#### Exercise:
Leaving the pictures aside, transcribe every line below exactly.

#### Raw data:

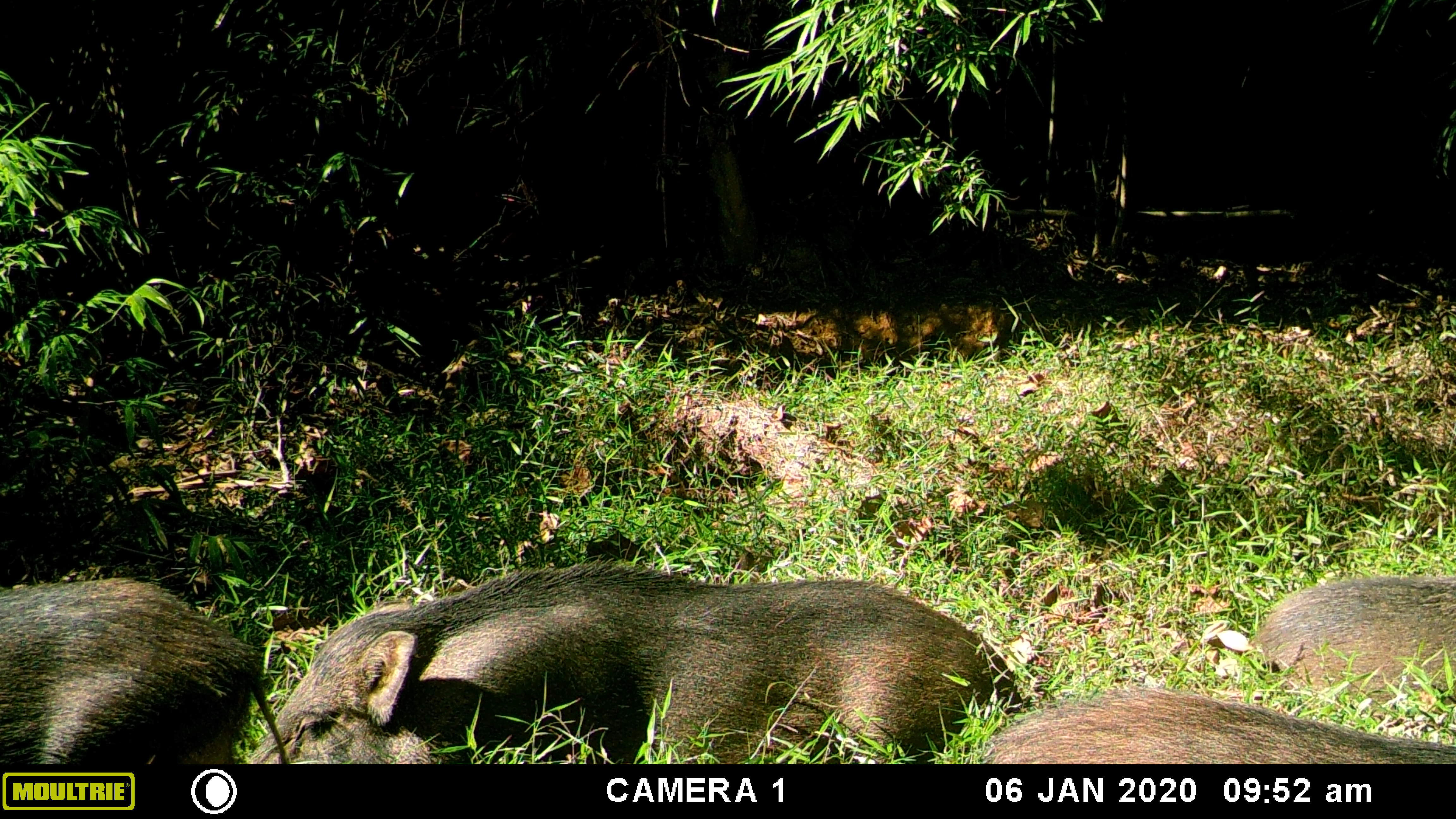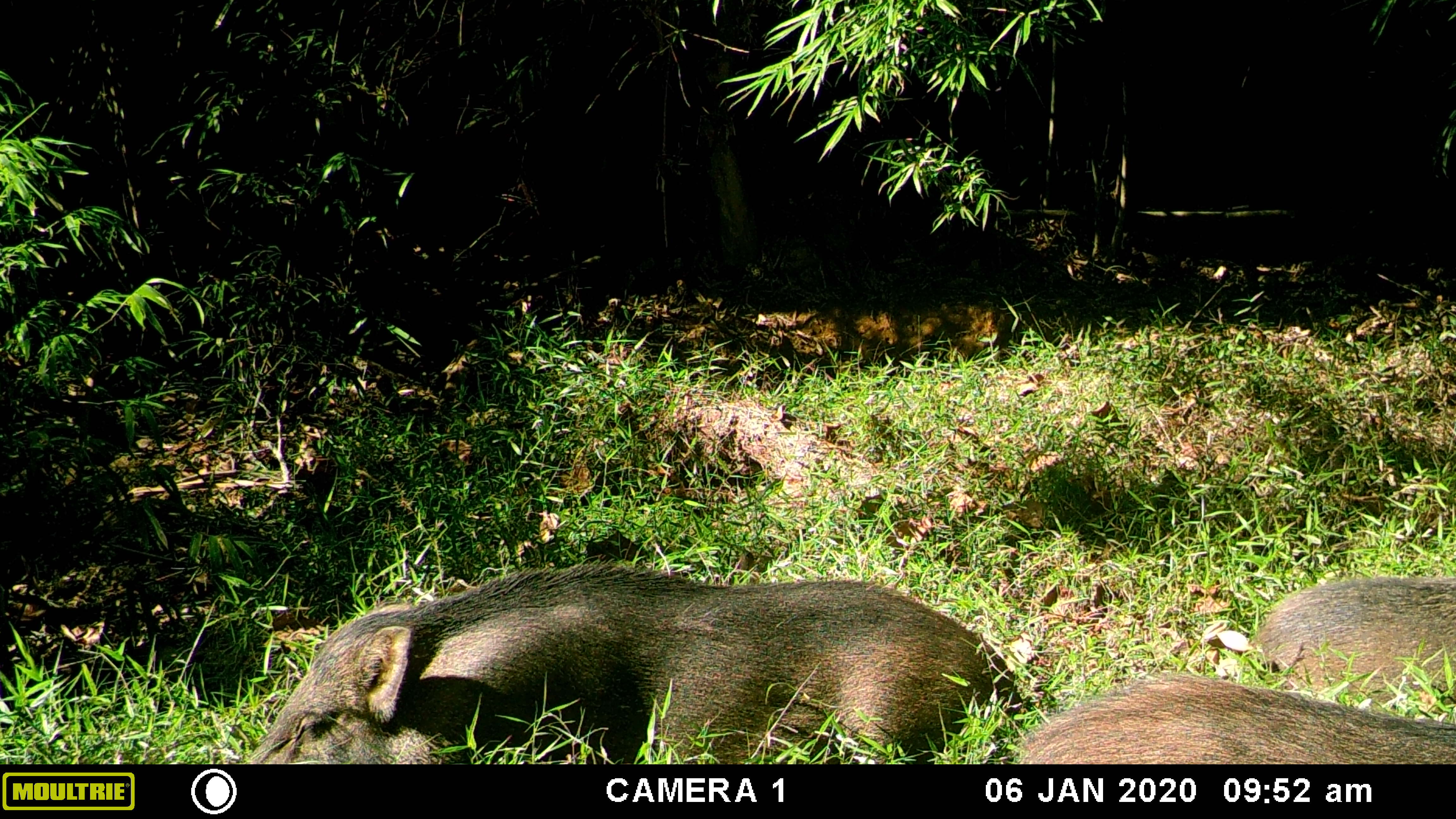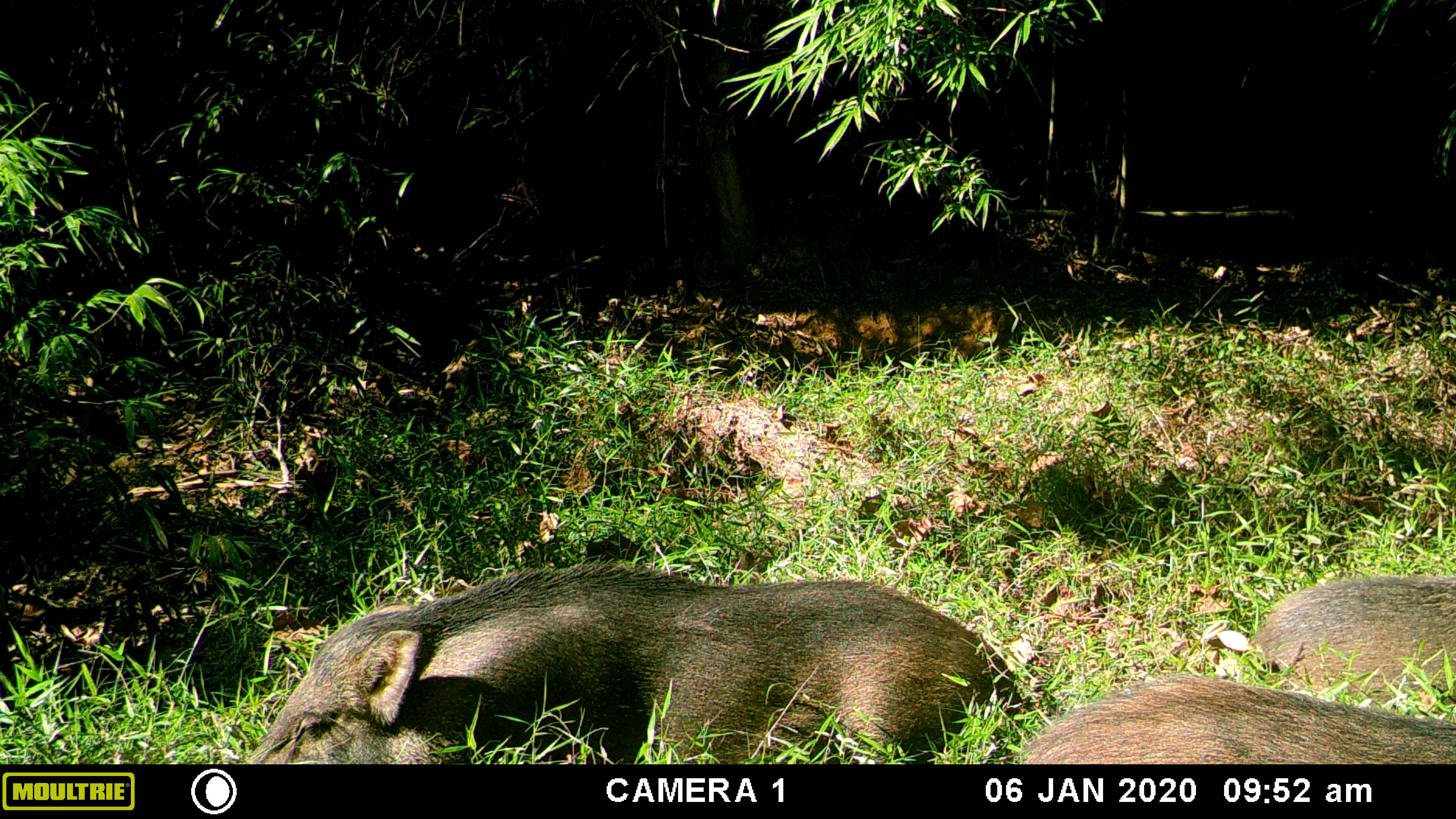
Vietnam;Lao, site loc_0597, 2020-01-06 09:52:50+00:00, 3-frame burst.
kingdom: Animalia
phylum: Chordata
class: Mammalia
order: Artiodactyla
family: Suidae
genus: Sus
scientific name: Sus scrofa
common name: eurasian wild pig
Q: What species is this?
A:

#### Answer below:
Vietnam;Lao, site loc_0597, 2020-01-06 09:52:50+00:00, 3-frame burst.
kingdom: Animalia
phylum: Chordata
class: Mammalia
order: Artiodactyla
family: Suidae
genus: Sus
scientific name: Sus scrofa
common name: eurasian wild pig
Q: What species is this?
A:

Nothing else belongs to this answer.